Monday, November 21, 2016

November 21 Radio History

In 1877…At a gathering of friends and colleagues, Thomas Edison unveiled his new "talking machine," later called the phonograph. The first thing recorded on Edison's new invention was the song "Mary Had a Little Lamb."  Recording made by Thomas A. Edison on August 12, 1927, at the Golden Jubilee of the Phonograph ceremony. In this recording Edison demonstrates how in 1877 he made the first record on his tinfoil phonograph. The original 1877 recording was not saved and no longer exists.

In 1944…The first episode of "The Roy Rogers Show," featuring the Whippoorwills and the Sons of the Pioneers, was broadcast by radio stations of the Mutual Broadcasting System. It began as a western music and variety show and evolved into an action-drama series during its 10-year run. "The Roy Rogers Show" on television ran for six seasons beginning in December of 1951.

Roy's radio show lasted 11 seasons and the Roy Rogers Show On TV stayed on the air for 6 seasons! Roy also made a ton of movies and appeared on numerous other radio and TV shows as a guest star! In addition, Roy had a successful recording career for several years with songs that made it to the top of the charts! His, perhaps, best known song was "Tumbling Tumbleweeds" although most people probably remember him and Dale Evans singing "Happy Trails to You" at the end of each show!

In 1955…In Memphis, Sun Records owner and producer Sam Phillips sold Elvis Presley's contract to RCA for an unheard-of $35,000, at that time the largest amount ever paid to sign a recording artist and topping the offer of $25,000 for Presley's contract made by Atlantic Records. Elvis received $13,500 of the total. Phillips invested his proceeds from the deal in a two-year-old Memphis-based hotel chain called Holiday Inn.
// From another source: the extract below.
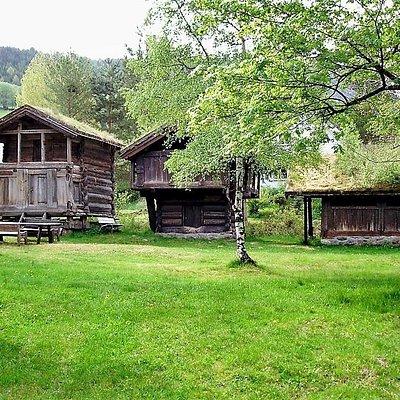 Old houses at Fyresdal bygdemuseum.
In 1963…U.S. President John F. Kennedy and his wife, Jacqueline, arrived in San Antonio, Texas. They were starting a two-day visit to Texas that would end in Dallas.

John B. Gambling
In 1974...longtime WOR 710 AM NYC Morning personality John B. Gambling died.

He was a member of the The Gambling family, 3 generations of whom - John B., John A. and John R. - were hosts of WOR Radio's morning show Rambling with Gambling (now known as The John Gambling Show) over the course of over 75 years.

John B. was the host from 1925 to 1959, when he retired in favor of his son, John A. Gambling. With his Musical Clock, his all-in-fun setting-up exercises, cheerio music, wheezy gags, weather information and news scraps, John B. Gambling was a WOR fixture.

In 1979…morning man Harry Harrison did his last show on WABC 770 AM, New York. Here's an January 1979 aircheck of Harry.

In & TV announcer Harry Von Zell died of cancer at age 75.  Best known as the announcer on the George Burns/Gracie Allen Show both radio & TV, he also made his mark as actor in several TV guest spots, and screenwriter on a number of series such as Wagon Train.

In 1983…In Los Angeles, movie theaters premiered Michael Jackson's 14-minute "Thriller" video. The Guinness Book of World Records later named it the "most successful music video" of all time, selling more than 9 million copies.

In 1993…Jim McLaughlin, radio newsman for WYSL, WKBW, WBEN, Buffalo, died at age 59.

In the early 1960s, he worked as a deejay for KNBA in Vallejo, California taking the air name "Lucky Jim" because he didn't have to study and always knew instinctively what to say. He began delivering the news at KFOG-FM in San Francisco. In 1963, he moved back east and became the news director at WRVM in Rochester in 1964. Jim continued his career working in Buffalo as the news director of WYSL in the late 1960s, WKBW from 1970 to 1978 and then at WBEN until he was forced to retire due to health issues in 1987.

Jim was the first news director to hire a full-time street reporter, a female news staff member, to use co-anchors and to use short wave radio to cover international stories. In 1979, he won the New York State Associated Press Award for WBEN's "Newsday," being the best radio news program. Jim was also the only radio reporter allowed to cover the 1971 Attica Prison riot from inside the prison.